We use the "score" method of GMM to compute the per-sample average log-likelihood of the data.

Then, compare the likelihood values with the density threshold.

we identify the outliers using the first percentile lowest density as the threshold.
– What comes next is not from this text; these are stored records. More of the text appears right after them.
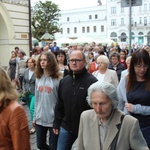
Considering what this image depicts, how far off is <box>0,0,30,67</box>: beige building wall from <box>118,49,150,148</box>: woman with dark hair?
614 inches

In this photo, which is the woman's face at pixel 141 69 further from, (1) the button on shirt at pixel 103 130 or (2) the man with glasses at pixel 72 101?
(1) the button on shirt at pixel 103 130

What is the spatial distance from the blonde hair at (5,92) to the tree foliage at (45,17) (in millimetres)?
44471

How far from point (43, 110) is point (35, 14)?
1795 inches

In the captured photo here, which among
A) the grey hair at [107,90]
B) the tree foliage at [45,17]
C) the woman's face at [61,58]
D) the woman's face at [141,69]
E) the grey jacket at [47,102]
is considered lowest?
the grey jacket at [47,102]

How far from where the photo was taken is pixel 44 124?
4594 millimetres

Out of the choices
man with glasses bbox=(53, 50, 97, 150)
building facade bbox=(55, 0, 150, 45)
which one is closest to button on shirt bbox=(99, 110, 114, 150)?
man with glasses bbox=(53, 50, 97, 150)

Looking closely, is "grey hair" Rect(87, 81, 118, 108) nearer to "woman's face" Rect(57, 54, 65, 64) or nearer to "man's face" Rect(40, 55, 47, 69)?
"man's face" Rect(40, 55, 47, 69)

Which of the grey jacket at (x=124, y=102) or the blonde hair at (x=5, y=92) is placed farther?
the grey jacket at (x=124, y=102)

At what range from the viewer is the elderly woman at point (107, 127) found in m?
2.61

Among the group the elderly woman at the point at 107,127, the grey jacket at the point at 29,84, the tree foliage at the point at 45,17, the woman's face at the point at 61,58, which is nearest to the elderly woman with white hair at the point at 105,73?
the woman's face at the point at 61,58

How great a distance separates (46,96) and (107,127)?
6.62 feet

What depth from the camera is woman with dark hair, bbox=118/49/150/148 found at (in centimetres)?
A: 377

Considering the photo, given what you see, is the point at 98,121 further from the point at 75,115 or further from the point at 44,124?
the point at 44,124

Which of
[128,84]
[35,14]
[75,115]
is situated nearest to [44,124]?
[75,115]
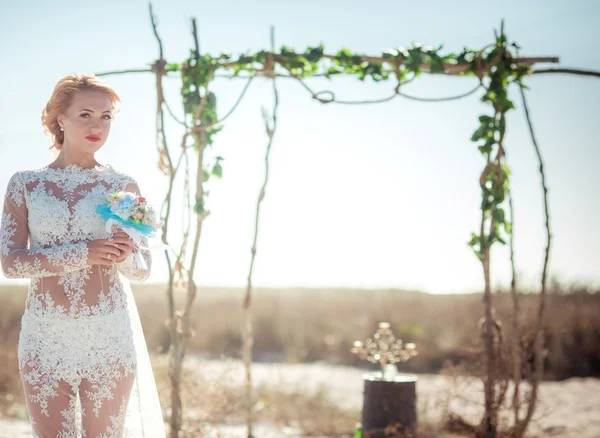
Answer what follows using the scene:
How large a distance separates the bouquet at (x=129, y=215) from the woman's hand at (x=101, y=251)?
5 centimetres

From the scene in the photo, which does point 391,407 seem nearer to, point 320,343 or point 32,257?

I.e., approximately 1% of the instances will be flagged as anomalies.

In [None]:
from sklearn.mixture import GaussianMixture
gm = GaussianMixture(random_state=0)
gm.fit(df['value'].values.reshape(-1,1))

densities = gm.score_samples(df['value'].values.reshape(-1,1))
density_threshold = np.percentile(densities, 1)

In [None]:
gm_result= [-1 if i<density_threshold else 0 for i in densities]

In [None]:
gm_result_df=pd.DataFrame()
gm_result_df['timestamp']=df['timestamp']
gm_result_df['value'] = df['value']

gm_result_df['anomaly']  = [1 if i==-1 else 0 for i in gm_result]
s_X_gm = gm.score_samples(df['value'].values.reshape(-1,1)).reshape(1, -1)[0]
s_unif_gm = gm.score_samples(unif).reshape(1, -1)[0]
auc_gm, em_gm, amax_gm = em(t, t_max, volume_support,s_unif_gm, s_X_gm, n_generated)

In [None]:
gm_result_df['anomaly'].value_counts()

In [None]:
em_values.append(em_gm.mean())
model_name.append("GMM")

In [None]:
import plotly.graph_objects as go

fig = go.Figure()

# Add traces
fig.add_trace(go.Scatter(x=gm_result_df['timestamp'], y=gm_result_df['value'],
                    mode='lines',
                    name='lines'))

a=gm_result_df[gm_result_df['anomaly']==1]

fig.add_trace(go.Scatter(x=a.timestamp, y=a.value,
                    mode='markers',
                    name='markers'))

fig.update_layout(title='Anomaly detection using GMM')
fig.show("notebook")

In [None]:
final_result={}

final_result={'Model Name':model_name,'EM Value':em_values}
final_result_df=pd.DataFrame(final_result)

In [None]:
final_result_df

Higher EM value corresponds to a better model. In this case, Isolation Forest has performed the best followed by GMM.